Pytorch--CNN实现kaggle猫狗大战(Dogs vs. Cats)

今天咱们来聊聊用Pytorch的CNN完成kaggle猫狗大战。

话不多说，进入正题。
首先，图片数据来源kaggle，在网站上搜索Dogs vs. Cats很多相关图片集，找一个下载下来。

我这里采用的数据集是：

• Train：4000张cat + 4000张dog
• Test：1000张cat + 1000张dog

Pytorch版本：(torch 1.3.1+cpu) + (torchvision 0.4.2+cpu)

步骤：
1. 重定义我们的Dataset
2. 定义我们的Pytorch CNN结构
3. 利用定义好的Dataset，载入我们的数据集
4. 创建CNN实例
5. 定义loss损失函数和我们的神经网络优化器
6. 训练
7. 测试，查看正确率

开始：

首先引入一些要用的库：

import os
import torch
from torchvision import transforms,datasets
import torch
import torch.nn as nn
import torch.nn.functional as F
from torch.autograd import Variable
import numpy as np
from torch.utils.data import Dataset, DataLoader
from torchvision import transforms, utils
import torch.optim as optim
from PIL import Image

定义DataTransform：

data_transform = transforms.Compose([
    transforms.Resize(84),
    transforms.CenterCrop(84),
    transforms.ToTensor(),
    transforms.Normalize(mean = [0.485, 0.456, 0.406],std = [0.229, 0.224, 0.225])
])

重定义Dataset：

class MyDataSet(Dataset):
    def __init__(self, txtPath, data_transform):
        self.imgPathArr = []
        self.labelArr = []
        with open(txtPath, "rb") as f:
            txtArr = f.readlines()
        for i in txtArr:
            fileArr = str(i.strip(), encoding = "utf-8").split(" ")
            self.imgPathArr.append(fileArr[0])
            self.labelArr.append(fileArr[1])
        self.transforms = data_transform

    def __getitem__(self, index):
        label = np.array(int(self.labelArr[index]))
        img_path = self.imgPathArr[index]
        pil_img = Image.open(img_path)
        if self.transforms:
            data = self.transforms(pil_img)
        else:
            pil_img = np.asarray(pil_img)
            data = torch.from_numpy(pil_img)
        return data, label

    def __len__(self):
        return len(self.imgPathArr)

这里我给Dataset传入了一个txt文件以及我上面定义的data_transform，这里主要说一下我的txt文件里的内容是图片路径+图片的label，这里0就是cat，1就是dog，到时候我的Dataset就会根据我txt里的内容创建相应的数据集(图片+label)，各位可以自己写一个简单的Python脚本去快速的遍历文件夹下的图片同时添加对应的Label，再将这些信息写入txt文件中。

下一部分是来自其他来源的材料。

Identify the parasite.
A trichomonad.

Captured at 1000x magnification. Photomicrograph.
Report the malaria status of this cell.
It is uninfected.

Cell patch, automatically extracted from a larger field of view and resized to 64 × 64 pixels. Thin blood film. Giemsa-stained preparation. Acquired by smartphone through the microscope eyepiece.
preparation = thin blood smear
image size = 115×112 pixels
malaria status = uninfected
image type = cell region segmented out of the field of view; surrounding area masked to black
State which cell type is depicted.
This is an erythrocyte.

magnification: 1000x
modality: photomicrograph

当然，这只是我按照我的风格来重定义Dataset的，各位完全能按照自己的想法去定义自己的Dataset数据集格式，只要符合Pytorch的标准，不一定要按照我这种方式。


搭建Pytorch CNN：

class Net(nn.Module):
    def __init__(self):
        super(Net, self).__init__()
        self.conv1 = nn.Sequential(         
            nn.Conv2d(3, 16, 5, 1, 2),                              
            nn.ReLU(),                      
            nn.MaxPool2d(kernel_size=2),    
        )
        self.conv2 = nn.Sequential(         
            nn.Conv2d(16, 32, 5, 1, 2),     
            nn.ReLU(),                      
            nn.MaxPool2d(2),                
        )
        self.out = nn.Linear(32 * 21 * 21, 2)   

    def forward(self, x):
        x = self.conv1(x)
        x = self.conv2(x)
        x = x.view(x.size(0), -1)           
        output = self.out(x)
        return output, x  

设置loss损失函数、以及CNN优化器，同时创建数据集拿到CNN中训练：
这里附上我的文件结构：

img文件夹下：

test文件夹下：

if __name__=='__main__':
    
    train_dataset = MyDataSet('./img/label.txt', data_transform) 
    train_loader = torch.utils.data.DataLoader(train_dataset,batch_size = 4,shuffle = True,num_workers = 4)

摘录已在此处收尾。